Strategic Communications and Marketing News Bureau

Donald Mullally, public radio pioneer, dies at 77

CHAMPAIGN, Ill. – Donald Mullally, former general manager of WILL and National Public Radio board chairman, died Tuesday (Jan. 20) at home in Champaign. He was 77. Mullally guided NPR through its worst financial crisis and led a restructuring of the public radio system.

Mullally spent more than 30 years at WILL, the public radio and television station at the University of Illinois, and he had a great love of public radio. He was recruited to head the station in 1973, during the early years of NPR, and he pioneered a local public radio format.

“In many ways, he had the vision that brought WILL into the 21st century,” said Dan Simeone, who worked at WILL for nearly 40 years as a reporter, news director, program director and station manager. “He was very much a long-term thinker, and he had a good sense of the direction public broadcasting was going.”

Mullally helped move WILL-AM from an educational station that primarily served the University of Illinois community to one that served the needs of listeners in the community at large. He pioneered the news magazine format for morning radio to appeal to busy listeners “who didn’t have time to sit down and listen to a half-hour interview or hour-long documentary,” Simeone said.

Mullally created the “Weekday 580” news magazine program “a good year or so before NPR developed ‘Morning Edition,'” Simeone said.

He also diversified programming at WILL’s radio stations, clearly identifying the FM station as music and the AM station as news and information.

On a national level, Mullally was tapped in 1983 to become the chair of NPR’s board of directors during a severe financial crisis, with NPR on the brink of bankruptcy and unable to meet payroll. One of his first acts was to recruit Ron Bornstein to serve as NPR’s acting president.

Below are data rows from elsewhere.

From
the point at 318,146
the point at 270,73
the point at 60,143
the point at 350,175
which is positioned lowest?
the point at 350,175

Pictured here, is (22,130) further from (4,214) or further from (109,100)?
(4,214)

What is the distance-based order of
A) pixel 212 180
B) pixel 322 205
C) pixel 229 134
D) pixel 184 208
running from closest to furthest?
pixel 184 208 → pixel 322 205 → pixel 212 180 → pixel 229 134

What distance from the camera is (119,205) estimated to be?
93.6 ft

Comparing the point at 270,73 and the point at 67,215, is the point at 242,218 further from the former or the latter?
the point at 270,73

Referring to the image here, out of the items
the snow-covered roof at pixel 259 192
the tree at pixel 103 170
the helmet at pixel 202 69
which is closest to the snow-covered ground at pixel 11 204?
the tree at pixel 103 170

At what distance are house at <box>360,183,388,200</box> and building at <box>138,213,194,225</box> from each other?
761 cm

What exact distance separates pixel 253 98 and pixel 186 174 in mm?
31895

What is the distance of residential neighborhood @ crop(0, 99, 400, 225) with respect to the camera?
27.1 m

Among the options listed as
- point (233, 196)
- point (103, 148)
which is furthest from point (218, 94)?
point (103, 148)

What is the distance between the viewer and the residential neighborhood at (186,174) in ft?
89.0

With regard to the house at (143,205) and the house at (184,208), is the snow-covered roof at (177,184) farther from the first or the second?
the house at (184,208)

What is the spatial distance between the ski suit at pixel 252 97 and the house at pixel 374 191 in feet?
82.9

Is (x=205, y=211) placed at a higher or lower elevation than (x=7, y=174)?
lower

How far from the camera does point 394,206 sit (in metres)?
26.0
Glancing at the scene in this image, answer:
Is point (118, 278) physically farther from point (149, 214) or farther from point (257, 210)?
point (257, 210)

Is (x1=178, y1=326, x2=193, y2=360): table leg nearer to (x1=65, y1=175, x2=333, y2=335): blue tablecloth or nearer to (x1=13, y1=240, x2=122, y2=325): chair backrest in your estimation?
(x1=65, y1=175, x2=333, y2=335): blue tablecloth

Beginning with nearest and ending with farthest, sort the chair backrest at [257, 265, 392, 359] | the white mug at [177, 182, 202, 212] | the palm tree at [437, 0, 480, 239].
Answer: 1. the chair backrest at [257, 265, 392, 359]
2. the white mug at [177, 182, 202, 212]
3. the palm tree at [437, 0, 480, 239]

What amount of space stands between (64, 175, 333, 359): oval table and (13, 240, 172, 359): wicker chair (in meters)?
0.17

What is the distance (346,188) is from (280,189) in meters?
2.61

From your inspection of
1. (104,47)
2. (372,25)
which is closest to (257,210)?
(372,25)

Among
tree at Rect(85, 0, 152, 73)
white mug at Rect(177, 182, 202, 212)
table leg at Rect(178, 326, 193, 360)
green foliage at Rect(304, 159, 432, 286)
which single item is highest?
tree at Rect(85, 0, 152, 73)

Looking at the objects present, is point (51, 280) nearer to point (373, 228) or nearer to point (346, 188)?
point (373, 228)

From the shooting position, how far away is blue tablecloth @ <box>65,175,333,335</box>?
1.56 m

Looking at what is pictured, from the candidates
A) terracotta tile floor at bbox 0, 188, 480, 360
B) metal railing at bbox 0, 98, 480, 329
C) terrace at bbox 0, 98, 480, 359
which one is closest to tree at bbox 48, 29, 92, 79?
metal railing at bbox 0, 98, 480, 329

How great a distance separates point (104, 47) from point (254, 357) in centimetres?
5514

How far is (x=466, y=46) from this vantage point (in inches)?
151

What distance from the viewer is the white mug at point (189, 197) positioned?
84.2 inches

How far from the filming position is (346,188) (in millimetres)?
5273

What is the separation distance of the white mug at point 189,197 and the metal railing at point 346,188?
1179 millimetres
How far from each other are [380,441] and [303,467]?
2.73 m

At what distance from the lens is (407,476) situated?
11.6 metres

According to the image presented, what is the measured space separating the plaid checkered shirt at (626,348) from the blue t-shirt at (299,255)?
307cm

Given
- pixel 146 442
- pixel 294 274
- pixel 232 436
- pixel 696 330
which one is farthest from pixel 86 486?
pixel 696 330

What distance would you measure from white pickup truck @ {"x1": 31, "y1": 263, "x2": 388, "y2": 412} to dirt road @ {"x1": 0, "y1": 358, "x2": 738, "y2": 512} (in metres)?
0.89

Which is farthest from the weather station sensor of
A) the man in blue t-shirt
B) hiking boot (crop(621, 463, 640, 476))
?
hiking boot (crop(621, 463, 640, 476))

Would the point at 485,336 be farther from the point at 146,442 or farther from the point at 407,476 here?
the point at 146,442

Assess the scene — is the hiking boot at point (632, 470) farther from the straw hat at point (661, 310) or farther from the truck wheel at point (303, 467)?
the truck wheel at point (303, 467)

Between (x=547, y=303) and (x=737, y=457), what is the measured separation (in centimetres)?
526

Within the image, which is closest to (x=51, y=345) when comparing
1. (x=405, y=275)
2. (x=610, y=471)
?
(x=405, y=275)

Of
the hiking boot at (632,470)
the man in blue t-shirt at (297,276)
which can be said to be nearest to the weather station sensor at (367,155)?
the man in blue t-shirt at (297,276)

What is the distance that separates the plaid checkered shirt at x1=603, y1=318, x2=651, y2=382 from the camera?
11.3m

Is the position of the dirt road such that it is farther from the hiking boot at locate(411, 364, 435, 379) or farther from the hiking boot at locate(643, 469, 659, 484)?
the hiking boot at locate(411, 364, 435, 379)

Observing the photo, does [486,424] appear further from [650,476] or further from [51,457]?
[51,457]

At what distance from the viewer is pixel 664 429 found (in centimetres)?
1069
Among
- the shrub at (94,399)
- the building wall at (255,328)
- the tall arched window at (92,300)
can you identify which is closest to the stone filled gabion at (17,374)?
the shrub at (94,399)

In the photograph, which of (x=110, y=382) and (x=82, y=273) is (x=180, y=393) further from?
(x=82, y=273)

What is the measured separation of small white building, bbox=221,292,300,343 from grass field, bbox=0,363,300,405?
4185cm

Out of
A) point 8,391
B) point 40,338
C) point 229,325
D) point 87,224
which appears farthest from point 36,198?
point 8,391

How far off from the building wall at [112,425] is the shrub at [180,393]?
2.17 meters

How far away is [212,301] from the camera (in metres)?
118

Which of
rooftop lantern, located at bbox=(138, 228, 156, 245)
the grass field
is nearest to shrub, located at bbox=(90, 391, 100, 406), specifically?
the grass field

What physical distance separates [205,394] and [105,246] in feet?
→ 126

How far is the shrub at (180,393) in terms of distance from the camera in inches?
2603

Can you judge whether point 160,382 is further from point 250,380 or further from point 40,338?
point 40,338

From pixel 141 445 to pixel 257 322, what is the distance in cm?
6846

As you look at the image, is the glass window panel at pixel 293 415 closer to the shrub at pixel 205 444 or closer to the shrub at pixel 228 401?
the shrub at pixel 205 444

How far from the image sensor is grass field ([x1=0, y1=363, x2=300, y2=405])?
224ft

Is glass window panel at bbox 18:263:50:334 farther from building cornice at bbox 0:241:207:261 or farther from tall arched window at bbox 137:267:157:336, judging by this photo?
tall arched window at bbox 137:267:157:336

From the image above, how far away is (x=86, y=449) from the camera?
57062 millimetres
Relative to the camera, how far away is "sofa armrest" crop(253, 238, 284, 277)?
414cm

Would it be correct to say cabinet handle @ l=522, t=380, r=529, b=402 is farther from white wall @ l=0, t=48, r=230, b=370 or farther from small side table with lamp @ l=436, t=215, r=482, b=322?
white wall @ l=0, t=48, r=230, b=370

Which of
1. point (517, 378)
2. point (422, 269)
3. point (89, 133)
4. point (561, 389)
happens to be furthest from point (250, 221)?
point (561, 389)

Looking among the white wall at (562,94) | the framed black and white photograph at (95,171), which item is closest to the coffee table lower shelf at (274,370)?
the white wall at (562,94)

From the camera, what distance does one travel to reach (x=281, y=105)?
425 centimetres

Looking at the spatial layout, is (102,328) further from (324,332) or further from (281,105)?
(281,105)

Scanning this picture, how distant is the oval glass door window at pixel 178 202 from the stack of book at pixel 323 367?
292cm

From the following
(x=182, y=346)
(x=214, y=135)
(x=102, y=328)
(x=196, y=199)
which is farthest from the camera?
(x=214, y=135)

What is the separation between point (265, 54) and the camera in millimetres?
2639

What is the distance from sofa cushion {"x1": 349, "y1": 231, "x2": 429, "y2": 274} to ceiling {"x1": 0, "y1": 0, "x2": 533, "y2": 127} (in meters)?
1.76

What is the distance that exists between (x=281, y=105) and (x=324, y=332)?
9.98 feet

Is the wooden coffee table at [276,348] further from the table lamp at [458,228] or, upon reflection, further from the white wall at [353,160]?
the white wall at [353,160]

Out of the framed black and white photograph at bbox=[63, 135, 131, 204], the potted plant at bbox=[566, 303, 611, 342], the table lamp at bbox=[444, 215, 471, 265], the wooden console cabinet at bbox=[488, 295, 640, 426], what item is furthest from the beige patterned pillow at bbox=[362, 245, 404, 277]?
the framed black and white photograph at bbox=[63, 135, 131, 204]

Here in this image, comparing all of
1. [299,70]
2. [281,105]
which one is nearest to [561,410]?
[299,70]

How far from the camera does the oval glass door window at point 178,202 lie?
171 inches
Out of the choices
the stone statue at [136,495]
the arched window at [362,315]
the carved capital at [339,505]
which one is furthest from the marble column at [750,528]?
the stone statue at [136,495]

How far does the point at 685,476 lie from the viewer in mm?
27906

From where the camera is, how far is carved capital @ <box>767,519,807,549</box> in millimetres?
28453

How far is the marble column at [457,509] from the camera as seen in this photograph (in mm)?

To stabilize NPR’s budget, Mullally led a nationwide fundraising drive, called “The Drive to Survive.” He then devised a new funding structure for public radio in which federal money would go directly to local stations, which then would buy programming from NPR.

“He saved NPR from going bankrupt,” said Jack Brighton, director of new media and innovation at WILL. “He intervened and made some hard decisions and saved it from bankruptcy, and started the model that is to this day the way of funding the entire system.”

Mullally’s former colleagues called him a visionary who was dedicated to public radio and the mission of serving WILL’s listeners, and who also understood the realities of what was needed to make it successful.

“He was very early in understanding the potential of the Internet to serve the mission of public broadcasting. He was really ahead of the game there … in understanding what a website would mean in engaging and serving the community,” Brighton said.

Once he laid out the plans for where he wanted the station to go, Mullally trusted his employees to do the work.

“When he had confidence in people, he really let them move forward. He was not a micromanager,” said Debbie Day, WILL’s former development director. She noted Mullally helped her grow in her role, which she came to from a teaching career, with no experience in fundraising.

“He really was a mentor. He always supported me,” Day said. “He never interfered, but I felt that I could always go to him if I needed his wisdom and support. He never failed me.”

Mullally also respected the intelligence of the station’s listeners.

“I want to have broadcasting that can do things which are not so popular,” Mullally said in a 1995 interview on WILL’s “Focus” program. “Which can do things that are significant. And which can appeal to thinking people.”

“Don Mullally was of the generation that transformed a loose federation of educational radio and television stations … into the national programming service we know today,” Brighton said. “It was operating on a shoestring compared to what it is today, and it was not the deeply engaged community service that it is today.

“He was of the generation that made that happen, and we really stand on the shoulders of Don and the people he worked with.”

Mullally is survived by his wife, Carolyn, and two daughters, Katy Mullally (Culver City, California) and Patty Mullally (Berkeley, California).